Tally the lines in the listing below that contain the word "distance", and give only that number.

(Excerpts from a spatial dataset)
═══

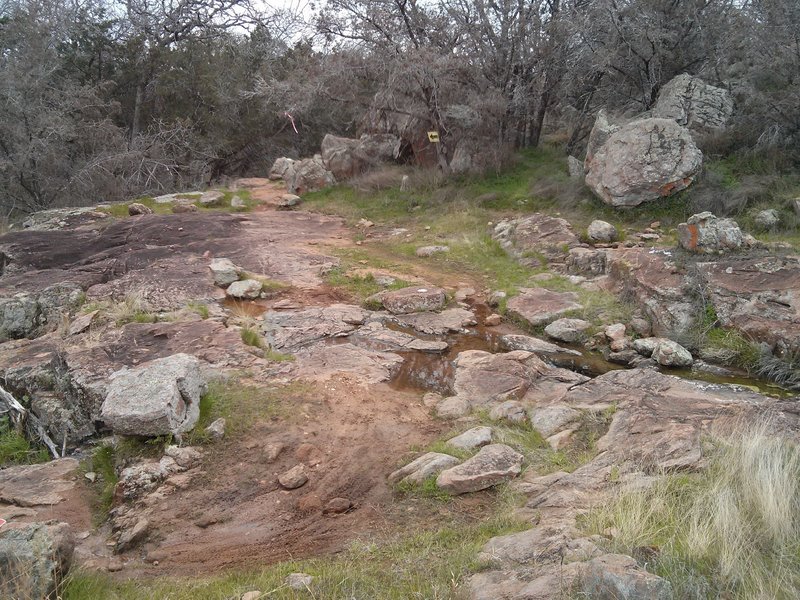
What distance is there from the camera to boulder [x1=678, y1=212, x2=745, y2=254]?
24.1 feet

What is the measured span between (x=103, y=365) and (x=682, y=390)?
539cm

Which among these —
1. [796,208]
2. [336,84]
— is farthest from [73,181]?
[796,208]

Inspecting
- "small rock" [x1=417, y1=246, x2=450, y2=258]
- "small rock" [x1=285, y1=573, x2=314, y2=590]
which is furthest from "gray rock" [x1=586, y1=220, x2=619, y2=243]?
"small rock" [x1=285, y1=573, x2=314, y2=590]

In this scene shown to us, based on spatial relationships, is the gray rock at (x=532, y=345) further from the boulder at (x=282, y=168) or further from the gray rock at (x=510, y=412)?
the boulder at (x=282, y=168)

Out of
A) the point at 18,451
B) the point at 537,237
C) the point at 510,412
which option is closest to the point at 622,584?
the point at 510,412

═══

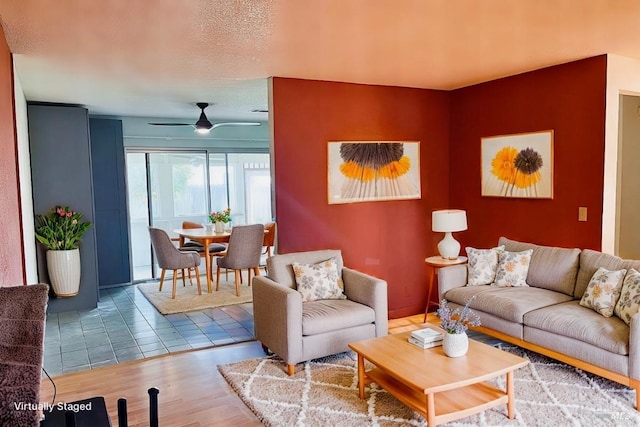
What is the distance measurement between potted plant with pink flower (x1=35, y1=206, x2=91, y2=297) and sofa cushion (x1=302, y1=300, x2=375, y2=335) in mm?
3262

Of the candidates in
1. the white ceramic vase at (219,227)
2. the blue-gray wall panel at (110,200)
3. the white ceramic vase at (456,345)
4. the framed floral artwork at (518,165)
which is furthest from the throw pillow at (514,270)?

═══

*WRITTEN REPLY:* 2